| PASSAGE TO READ |

○ ○ ○ ○ ○ ○ ○

Get in the ring! MotoGP™ gears up for a showdown in Germany
The King of the Ring. The reigning Champion on a roll. Binder looking to make up ground… and Martin making his presence felt. Here comes part two of the triple header!
Wednesday, 14 June 2023
Here we go! We’ve packed up and headed north for the Liqui Moly Motorrad Grand Prix Deutschland, and what a race weekend we have ahead. There are few venues more different to each other than Mugello and the Sachsenring, and there are few riders who have a record like one does on this turf. But King of the Ring Marc Marquez (Repsol Honda Team), with 11 wins at the track across all classes, arrives from a crash out in Italy that left him frustrated, and with no points yet scored in a Grand Prix race in 2023. His speed, however… we’ve still seen plenty of that. So we have to start there.
THE RETURN OF THE KING?
On pole in Portugal, just missing out at Le Mans and then again in Mugello, with plenty of on-track discussions with his rivals along the way, is some record considering the last few weeks, months and years of Marc Marquez’ life. And he was on the podium in the first ever Tissot Sprint. Does that, and his undefeated record every time he’s raced at the Sachsenring since he won the 125cc race in 2010 by 17 seconds, say the most? Or is the mountain just a little too high in 2023 as we watch both a legendary rider and, crucially, factory pushing to get back to the top? We’re about to find out, and with more than just a sneak peek in the Sprint on Saturday. His “first” comeback saw him take back this crown. His second sees him as ready as ever to put his elbows out and try to repeat the feat.

○ ○ ○ ○ ○ ○ ○

| GIVEN RECORDS |
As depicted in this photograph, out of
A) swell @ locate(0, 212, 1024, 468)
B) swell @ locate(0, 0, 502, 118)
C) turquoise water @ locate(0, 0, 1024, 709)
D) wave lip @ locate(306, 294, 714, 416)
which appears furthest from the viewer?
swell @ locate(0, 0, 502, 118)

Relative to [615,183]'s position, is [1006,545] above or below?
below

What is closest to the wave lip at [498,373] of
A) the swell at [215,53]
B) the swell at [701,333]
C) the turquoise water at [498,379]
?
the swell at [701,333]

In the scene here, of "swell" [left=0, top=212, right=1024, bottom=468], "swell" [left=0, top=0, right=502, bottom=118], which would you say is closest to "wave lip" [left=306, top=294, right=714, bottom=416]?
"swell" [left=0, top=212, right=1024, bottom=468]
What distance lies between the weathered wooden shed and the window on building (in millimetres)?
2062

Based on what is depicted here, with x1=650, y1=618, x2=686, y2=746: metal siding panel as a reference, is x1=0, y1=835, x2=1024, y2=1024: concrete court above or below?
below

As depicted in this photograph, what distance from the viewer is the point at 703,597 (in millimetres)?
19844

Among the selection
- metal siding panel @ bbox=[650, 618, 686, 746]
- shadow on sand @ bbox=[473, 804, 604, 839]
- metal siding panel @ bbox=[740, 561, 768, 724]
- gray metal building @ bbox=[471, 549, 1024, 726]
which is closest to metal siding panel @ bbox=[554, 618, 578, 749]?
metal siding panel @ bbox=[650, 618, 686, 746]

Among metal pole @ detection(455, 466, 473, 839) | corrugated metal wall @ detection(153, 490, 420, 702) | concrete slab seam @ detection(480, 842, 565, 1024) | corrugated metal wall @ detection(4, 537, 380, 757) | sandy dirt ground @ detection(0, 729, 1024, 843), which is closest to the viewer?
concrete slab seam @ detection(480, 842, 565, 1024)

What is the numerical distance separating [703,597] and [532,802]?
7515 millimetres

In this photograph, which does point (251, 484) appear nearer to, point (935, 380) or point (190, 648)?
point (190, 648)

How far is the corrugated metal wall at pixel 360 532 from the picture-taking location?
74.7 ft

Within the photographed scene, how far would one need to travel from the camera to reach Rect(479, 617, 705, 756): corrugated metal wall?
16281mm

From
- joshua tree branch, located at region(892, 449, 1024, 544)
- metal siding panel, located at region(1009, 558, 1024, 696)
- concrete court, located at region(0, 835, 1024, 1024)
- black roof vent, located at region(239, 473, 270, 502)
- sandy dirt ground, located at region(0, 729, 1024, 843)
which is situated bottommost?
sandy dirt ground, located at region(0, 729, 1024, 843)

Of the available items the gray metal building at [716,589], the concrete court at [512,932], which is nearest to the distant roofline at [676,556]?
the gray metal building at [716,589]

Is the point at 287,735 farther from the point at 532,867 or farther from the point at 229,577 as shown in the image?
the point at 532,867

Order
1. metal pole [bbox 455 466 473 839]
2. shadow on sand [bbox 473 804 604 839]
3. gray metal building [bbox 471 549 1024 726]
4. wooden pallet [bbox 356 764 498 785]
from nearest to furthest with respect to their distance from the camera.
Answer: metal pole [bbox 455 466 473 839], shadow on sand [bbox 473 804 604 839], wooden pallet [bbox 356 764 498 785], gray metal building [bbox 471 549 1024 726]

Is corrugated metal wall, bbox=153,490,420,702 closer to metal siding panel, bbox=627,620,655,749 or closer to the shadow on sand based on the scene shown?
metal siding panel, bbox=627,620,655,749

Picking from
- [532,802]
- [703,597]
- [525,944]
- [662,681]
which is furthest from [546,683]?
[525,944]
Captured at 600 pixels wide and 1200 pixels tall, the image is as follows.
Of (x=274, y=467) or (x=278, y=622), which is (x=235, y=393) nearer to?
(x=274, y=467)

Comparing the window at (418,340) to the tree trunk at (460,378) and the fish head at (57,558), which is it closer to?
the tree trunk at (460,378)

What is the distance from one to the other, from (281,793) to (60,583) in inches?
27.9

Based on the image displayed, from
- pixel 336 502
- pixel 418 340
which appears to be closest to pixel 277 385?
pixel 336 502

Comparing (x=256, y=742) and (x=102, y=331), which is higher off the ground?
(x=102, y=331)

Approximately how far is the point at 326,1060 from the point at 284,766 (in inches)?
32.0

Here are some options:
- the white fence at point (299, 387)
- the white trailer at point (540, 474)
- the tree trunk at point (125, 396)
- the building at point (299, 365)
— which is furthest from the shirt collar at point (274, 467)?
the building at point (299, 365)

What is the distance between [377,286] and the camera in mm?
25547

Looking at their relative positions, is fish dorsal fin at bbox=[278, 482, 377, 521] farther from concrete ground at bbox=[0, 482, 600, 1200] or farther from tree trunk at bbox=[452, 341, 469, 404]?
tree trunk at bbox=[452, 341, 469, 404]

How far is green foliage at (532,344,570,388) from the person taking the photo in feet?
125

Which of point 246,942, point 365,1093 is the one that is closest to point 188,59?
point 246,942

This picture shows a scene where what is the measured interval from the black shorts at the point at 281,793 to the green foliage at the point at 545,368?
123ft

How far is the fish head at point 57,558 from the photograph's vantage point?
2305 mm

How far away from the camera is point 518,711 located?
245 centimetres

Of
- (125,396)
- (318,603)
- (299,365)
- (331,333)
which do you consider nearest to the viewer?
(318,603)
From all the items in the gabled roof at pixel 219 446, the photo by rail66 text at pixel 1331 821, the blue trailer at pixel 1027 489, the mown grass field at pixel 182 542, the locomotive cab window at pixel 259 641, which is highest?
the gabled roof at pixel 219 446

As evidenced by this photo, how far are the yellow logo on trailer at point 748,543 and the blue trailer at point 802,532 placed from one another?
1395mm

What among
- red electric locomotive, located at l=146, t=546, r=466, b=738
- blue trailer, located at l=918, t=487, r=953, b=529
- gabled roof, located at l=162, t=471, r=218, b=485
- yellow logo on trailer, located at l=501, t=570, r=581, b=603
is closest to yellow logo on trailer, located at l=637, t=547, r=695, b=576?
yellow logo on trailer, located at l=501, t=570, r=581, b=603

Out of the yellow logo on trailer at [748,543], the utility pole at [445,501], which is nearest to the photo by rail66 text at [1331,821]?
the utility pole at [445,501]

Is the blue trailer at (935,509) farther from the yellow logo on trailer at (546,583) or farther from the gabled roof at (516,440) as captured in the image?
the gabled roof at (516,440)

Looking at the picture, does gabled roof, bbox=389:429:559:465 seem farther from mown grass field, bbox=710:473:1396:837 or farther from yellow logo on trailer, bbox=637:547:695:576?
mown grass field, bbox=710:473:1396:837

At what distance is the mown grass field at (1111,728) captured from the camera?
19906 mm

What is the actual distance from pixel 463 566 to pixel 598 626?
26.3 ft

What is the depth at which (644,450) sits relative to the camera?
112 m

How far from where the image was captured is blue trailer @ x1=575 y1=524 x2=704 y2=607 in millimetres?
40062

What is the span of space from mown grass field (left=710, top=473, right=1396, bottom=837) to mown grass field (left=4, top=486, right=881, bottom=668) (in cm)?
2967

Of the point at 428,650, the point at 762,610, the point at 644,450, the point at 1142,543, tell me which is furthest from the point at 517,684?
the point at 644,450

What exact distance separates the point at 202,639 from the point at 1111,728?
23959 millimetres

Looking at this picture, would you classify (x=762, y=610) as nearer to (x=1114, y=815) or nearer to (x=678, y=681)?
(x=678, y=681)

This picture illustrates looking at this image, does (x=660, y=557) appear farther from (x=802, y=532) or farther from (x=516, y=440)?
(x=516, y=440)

○ ○ ○ ○ ○ ○ ○

| SHORT TASK 1 |
Using the German Grand Prix preview, decide whether each statement agrees with it, answering yes or no and quoting the deciding words: (a) Marc Marquez has won 11 times at the Sachsenring across all classes; (b) Marquez had already scored points in a Grand Prix race in 2023 before this weekend; (c) Marquez won the 125cc race at the Sachsenring in 2010 by 17 seconds.
| SHORT TASK 2 |
Retype the German Grand Prix preview between "Get in the ring!" and "to start there.", inclusive.

| WRITTEN SOLUTION 1 |
(a) Yes: "with 11 wins at the track across all classes"
(b) No: "with no points yet scored in a Grand Prix race in 2023"
(c) Yes: "since he won the 125cc race in 2010 by 17 seconds"

| WRITTEN SOLUTION 2 |
Get in the ring! MotoGP™ gears up for a showdown in Germany
The King of the Ring. The reigning Champion on a roll. Binder looking to make up ground… and Martin making his presence felt. Here comes part two of the triple header!
Wednesday, 14 June 2023
Here we go! We’ve packed up and headed north for the Liqui Moly Motorrad Grand Prix Deutschland, and what a race weekend we have ahead. There are few venues more different to each other than Mugello and the Sachsenring, and there are few riders who have a record like one does on this turf. But King of the Ring Marc Marquez (Repsol Honda Team), with 11 wins at the track across all classes, arrives from a crash out in Italy that left him frustrated, and with no points yet scored in a Grand Prix race in 2023. His speed, however… we’ve still seen plenty of that. So we have to start there.